The mini-frame and rigid support reservoir are really nice compared to everything else I've tired, especially when the reservoir is half-empty, it's a lot more comfortable. The organization/pockets for tools and stuff aren't as nice as most other bags - you can tell Osprey make backpacks not cycling accessories. 

For me it just came down to only one company I've seen that makes a pack tall enough.


----------



## abegold (Jan 30, 2004)

Vaude is the best pack I've found. The 14+3 liter Hyper Air is perfect for me but there are bigger volume packs. Still haven't needed the expandable extra 3 liters of storage but I don't carry a lot for stuff when riding. More comfortable than the Deuter I had. Have not tried the Gregory or Osprey, both quality.


----------



## evasive (Feb 18, 2005)

I had a MULE for years, and went to a Dakine Drafter a couple years ago for a change. It was also nice to have a dedicated bike bag so that I didn't have to dump out spare tubes and tools when going for a day hike.

But for big alpine epics, I'm looking for a 2nd bike pack that will comfortably carry armor, a helmet (either XC or full-face), a jacket, lunch, snacks, etc. I've got my eye on either one of the new Osprey Zealots or an Evoc Freeride bag - probably the latter.

But for a blanket statement about Osprey quality - it's great. I have and love one of their backpacks. Their bags are in general well designed and well built. And they stand by their products.


----------



## lightjunction (May 17, 2011)

I've used CamelBak products for almost 8 years. Always loved them. Never had a problem, but recently I was given an Osprey Viper. They claim better ventilation and suspension, but I haven't noticed anything significant. It's a little less complicated to get the bladder out. But the main difference (and a minute one at that) is that the valve has a magnet that keeps it attached to my chest strap. I know it's not a big feature, but it's a big one for me.


----------



## CodyI (Dec 14, 2010)

Never had a problem with CamelBak, other then the reservoirs like to leak.


----------



## Harold (Dec 23, 2003)

I've had camelbaks for years, and while the bladders have all treated me well, but the packs were less than comfortable. Plenty durable, though (and probably heavier than necessary).

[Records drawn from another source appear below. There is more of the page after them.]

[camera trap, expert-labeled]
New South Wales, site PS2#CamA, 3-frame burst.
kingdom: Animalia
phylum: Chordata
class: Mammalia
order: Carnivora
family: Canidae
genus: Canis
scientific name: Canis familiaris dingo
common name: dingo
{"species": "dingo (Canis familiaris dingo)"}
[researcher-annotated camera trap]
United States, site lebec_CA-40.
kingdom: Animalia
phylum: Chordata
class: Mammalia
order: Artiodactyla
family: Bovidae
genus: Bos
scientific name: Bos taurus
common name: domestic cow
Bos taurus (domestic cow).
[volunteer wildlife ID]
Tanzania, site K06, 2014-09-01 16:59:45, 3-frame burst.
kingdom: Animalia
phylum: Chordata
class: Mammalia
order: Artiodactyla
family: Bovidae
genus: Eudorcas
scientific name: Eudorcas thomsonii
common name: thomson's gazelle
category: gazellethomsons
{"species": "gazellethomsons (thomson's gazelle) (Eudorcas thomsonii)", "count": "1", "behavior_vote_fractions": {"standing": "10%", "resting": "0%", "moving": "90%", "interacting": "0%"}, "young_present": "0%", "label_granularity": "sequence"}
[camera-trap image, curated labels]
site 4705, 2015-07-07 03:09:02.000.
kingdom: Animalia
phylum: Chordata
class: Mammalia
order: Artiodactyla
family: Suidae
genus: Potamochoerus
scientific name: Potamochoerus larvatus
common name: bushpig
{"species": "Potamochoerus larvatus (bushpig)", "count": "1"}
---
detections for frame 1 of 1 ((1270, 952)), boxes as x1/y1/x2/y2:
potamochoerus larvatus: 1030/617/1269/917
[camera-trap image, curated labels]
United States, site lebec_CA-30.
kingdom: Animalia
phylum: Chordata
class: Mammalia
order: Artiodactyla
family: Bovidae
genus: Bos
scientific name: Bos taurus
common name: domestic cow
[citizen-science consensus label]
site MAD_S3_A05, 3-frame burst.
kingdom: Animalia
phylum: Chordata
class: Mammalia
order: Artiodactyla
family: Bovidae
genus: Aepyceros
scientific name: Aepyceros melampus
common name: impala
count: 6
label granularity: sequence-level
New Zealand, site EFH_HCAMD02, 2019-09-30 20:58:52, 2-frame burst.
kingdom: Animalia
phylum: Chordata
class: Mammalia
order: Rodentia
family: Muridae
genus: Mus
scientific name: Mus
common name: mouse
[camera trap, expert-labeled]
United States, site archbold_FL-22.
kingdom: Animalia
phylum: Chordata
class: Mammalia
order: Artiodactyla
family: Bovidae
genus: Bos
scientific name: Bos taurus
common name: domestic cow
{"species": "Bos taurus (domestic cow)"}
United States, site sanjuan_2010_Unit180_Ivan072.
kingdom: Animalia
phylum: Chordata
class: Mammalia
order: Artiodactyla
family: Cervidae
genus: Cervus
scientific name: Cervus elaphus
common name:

I got an Osprey Talon 22 for a daypack a couple years ago and really liked how it carried. So I opted to carry it on some mtb rides. Right now, it's my go-to pack for all riding, even though it's bigger than I need for short rides around town. It's a MUCH more comfortable pack.

It's not as burly as my old MULE, but that hasn't been a concern. My summer overnight gear is ALMOST small enough to fit entirely into this pack. Put a good-sized seat bag and/or frame bag on my bike, and I can put a comfortable load in it and balance things out well. When I'm able to put more time into rides, I'll probably get a smaller pack that's more comfortable than my MULE for those shorter near-town rides.

As for the bladder, mine didn't come with one. I bought a Hydrapack 3L bladder separately and have been enjoying it. I don't like the bite valve on it as compared to the Camelbak bite valve. Nor do I care much for the lockout. What I do like about the bladder is the material and the closure mechanism.


----------



## teelow (Sep 28, 2007)

I switched from a Camelbak Mule to an Osprey Talon. Although I liked the Mule, I much prefer the Osprey for the following reasons:
- I like how the storage compartments are laid out
- The bladder is designed not to turn into an "overstuffed sausage" and is easy to fill
- The pack sits better on my back, with the weight carried down lower
- I like the magnetic holder that keeps the bite valve in place

I've found quality on both packs to be very high. I do like the quick-disconnect design on the new Camelbak bladders, although mine is older and doesn't have this feature.


----------



## LeoR (Oct 27, 2012)

I've been using Camelbaks since 1998 and have the following models: Rogue(1998), Blowfish(2000), H.A.W.G(2004)., LOBO(2006), Rogue(2009), RaceBak(2010). All have been used a lot and still in good condition, only the H.A.W.G. from 2004 is used to it's limits. So I replaced the H.A.W.G. for a Vaude Hyper Air 14+3, in 2008. The Vaude has so far been the most comfortable pack but it's a little too small sometimes for me on long epic +6 hours rides. First I was looking at the new Camelbak H.A.W.G. and Vaude Gravit 20+5 pack, both large enough. Then I read about Osprey, which I've only heard good things about before. The shops here didn't stock Osprey so I had no chance trying one before buing my Osprey Escapist 20 online. 

So, now I've been riding the Osprey Escapist 20 for a couple of weeks and would rate it 9 out of 10! It's surprisingly light, 750 grams(without the bladder). It has good storage capacity, raincover, tool compartment, one top pocket for camera/phone/shades. The comfort is good, the backpanel is working and ventilating. The only complaint is the main shoulder strap padding that presses on my lower ribs when I wear the pack. The EVA foam padding is just a little bit too thick and the straps are on the outside. I'll try to modify this tonight for tomorrows ride, so the straps will be go right through the EVA, then the comfort will be 10/10. 

First I was looking at the Osprey Raptor 18, but the features of the Escapist won - Raincover, more storage room, the small phone/gps pocket on the strap and the lighter weight.

UPDATE: Modified the foam padding on the straps. Removed 1/3 inch of the foam at the lower end of the strap. Now the pressure on the ribs is gone. Rode six hours today and the modification was a success. :thumbsup:


----------